How close French is now to his 75-year-old subject must be a matter for speculation. It is known that French felt obliged to send his manuscript to Naipaul but the latter did not respond or seek changes. It is not even known if Naipaul has bothered to read his own biography.

French, born in 1966, had a difficult job: he was picked by Naipaul to be his official biographer. However, if he was to retain his credibility, he had to deal honestly with his subject’s troubled sex life and his long and increasingly sterile marriage to Patricia, his wife for 41 years from 1955 until her death.

French has had access to all of Naipaul’s papers, including 24 volumes of Patricia’s diaries, which were sold to the University of Tulsa for $620,000.

Patricia once summed up the pain of her loveless marriage in a candid entry in her diary: “Vidia told me he had not enjoyed making love to me since 1967.”

The book says that in the summer of 1958, barely three years after his marriage to Patricia, “he started to have sex with prostitutes.

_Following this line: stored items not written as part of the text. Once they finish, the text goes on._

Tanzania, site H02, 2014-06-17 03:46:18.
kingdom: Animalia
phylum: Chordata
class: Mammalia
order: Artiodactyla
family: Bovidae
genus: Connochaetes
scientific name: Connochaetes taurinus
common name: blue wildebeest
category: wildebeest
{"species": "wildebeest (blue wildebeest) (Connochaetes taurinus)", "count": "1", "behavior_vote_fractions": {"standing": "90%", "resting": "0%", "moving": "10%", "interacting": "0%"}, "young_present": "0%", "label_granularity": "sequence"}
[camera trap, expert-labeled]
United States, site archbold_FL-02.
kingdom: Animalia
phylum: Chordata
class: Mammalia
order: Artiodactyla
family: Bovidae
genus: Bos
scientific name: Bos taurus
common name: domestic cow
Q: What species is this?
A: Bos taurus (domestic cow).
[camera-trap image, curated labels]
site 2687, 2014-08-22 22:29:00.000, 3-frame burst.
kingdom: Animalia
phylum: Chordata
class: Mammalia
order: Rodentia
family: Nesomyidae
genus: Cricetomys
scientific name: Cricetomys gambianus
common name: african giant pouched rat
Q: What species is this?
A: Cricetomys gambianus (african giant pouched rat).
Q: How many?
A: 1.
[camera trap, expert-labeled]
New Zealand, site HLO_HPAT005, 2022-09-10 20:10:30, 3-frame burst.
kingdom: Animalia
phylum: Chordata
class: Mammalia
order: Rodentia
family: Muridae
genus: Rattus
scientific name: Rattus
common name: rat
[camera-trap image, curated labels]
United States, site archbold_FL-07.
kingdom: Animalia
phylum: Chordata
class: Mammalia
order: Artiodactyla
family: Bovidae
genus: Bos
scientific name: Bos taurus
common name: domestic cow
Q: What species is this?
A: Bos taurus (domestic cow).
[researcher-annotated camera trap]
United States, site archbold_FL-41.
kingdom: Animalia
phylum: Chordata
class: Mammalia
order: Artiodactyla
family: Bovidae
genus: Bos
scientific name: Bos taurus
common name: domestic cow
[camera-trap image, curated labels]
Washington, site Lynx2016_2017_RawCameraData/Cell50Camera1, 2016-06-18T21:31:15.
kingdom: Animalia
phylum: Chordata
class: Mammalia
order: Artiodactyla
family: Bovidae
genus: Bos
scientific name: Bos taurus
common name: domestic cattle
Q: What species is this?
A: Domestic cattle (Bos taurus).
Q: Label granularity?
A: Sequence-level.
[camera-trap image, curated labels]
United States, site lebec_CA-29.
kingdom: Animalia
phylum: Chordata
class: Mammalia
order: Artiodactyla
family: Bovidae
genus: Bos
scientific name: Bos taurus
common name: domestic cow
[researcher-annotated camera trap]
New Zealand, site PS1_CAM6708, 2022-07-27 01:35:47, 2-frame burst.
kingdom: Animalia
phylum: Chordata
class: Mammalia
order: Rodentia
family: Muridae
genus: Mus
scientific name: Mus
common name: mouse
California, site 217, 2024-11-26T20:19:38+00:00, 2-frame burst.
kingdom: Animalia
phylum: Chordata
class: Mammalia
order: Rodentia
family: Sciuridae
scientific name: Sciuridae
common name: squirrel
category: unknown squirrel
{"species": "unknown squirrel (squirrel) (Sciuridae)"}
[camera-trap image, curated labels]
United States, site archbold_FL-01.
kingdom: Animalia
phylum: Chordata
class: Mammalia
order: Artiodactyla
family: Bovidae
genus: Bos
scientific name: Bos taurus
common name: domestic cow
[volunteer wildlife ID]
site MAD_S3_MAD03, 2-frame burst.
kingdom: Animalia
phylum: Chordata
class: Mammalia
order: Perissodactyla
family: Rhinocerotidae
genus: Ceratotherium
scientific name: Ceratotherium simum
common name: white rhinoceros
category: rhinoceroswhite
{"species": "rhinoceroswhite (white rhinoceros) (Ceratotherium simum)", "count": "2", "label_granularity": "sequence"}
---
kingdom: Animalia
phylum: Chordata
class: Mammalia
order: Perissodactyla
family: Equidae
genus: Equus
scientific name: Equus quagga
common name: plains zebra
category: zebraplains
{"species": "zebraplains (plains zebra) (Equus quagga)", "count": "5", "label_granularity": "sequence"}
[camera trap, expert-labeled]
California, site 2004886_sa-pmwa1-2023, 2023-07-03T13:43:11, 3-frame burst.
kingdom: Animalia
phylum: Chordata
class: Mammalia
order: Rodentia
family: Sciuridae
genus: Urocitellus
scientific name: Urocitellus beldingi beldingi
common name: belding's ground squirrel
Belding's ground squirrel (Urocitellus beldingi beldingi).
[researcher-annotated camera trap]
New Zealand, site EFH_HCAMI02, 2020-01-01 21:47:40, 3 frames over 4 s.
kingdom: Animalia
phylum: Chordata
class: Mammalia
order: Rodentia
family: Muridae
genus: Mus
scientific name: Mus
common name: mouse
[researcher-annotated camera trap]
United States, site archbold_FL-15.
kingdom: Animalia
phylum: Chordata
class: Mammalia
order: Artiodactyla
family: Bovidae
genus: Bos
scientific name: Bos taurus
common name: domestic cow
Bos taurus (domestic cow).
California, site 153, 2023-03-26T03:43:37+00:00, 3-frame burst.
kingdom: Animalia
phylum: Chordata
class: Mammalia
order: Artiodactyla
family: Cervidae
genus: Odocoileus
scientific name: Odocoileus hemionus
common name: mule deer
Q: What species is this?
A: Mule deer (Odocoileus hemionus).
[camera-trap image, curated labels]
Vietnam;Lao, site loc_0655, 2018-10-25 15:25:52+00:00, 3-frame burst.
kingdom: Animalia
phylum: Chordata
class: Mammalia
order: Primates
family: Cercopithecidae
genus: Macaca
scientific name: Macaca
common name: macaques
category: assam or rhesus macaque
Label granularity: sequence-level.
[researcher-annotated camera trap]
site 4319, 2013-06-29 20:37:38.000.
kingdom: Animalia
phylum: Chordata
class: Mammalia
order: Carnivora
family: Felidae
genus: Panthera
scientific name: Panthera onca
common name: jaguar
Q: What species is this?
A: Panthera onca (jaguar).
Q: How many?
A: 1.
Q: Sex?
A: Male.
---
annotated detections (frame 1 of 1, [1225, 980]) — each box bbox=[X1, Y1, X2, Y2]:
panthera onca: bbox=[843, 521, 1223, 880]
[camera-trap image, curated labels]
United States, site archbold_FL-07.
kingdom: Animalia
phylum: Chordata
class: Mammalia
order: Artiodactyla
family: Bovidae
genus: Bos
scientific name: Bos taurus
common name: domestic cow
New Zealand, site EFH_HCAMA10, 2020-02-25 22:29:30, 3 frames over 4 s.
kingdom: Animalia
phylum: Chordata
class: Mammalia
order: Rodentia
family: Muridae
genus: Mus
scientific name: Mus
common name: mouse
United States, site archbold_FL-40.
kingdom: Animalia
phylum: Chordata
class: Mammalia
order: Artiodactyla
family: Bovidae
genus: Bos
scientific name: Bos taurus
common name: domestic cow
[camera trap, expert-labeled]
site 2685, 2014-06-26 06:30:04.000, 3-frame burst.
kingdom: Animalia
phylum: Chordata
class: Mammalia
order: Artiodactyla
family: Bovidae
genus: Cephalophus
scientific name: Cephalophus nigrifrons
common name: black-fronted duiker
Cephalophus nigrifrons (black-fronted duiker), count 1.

He would find their telephone numbers in local newspapers and visit them in the afternoon in secret while Pat was at work as a school teacher”.

Today, Naipaul may be a wealthy man (though his Indian friends claim he is not above expecting Air India to upgrade his economy class tickets flying to Mumbai or Delhi). However, after leaving Oxford he suffered both racism and poverty in 1950s London. There was a time when tea and toast were all he could afford in his dismal, bitterly cold rooms which he could not afford to heat.

French has also shed new light on Naipaul’s 31-year friendship with the travel writer Theroux, whom he first met in Uganda. Theroux has recently been in Calcutta promoting Sir Vidia’s Shadow: A Friendship Across Five Continents, his account of his relationship with Naipaul, but French has got him to admit that not everything in the book is the truth.

For example, although Theroux says he met Nadira when growing up in Nairobi, such a meeting never took place.

Naipaul claims he has not taken the trouble to read the book but he has had this to say about Theroux: “In the 19th century, there were serious travellers who went to unknown places and did reports on it. Travel has become a plebeian, everyday matter, it has become a lower-class adventure, and there are books now written for lower-class travellers. I think Theroux belonged to that category: he wrote tourist books for the lower classes.”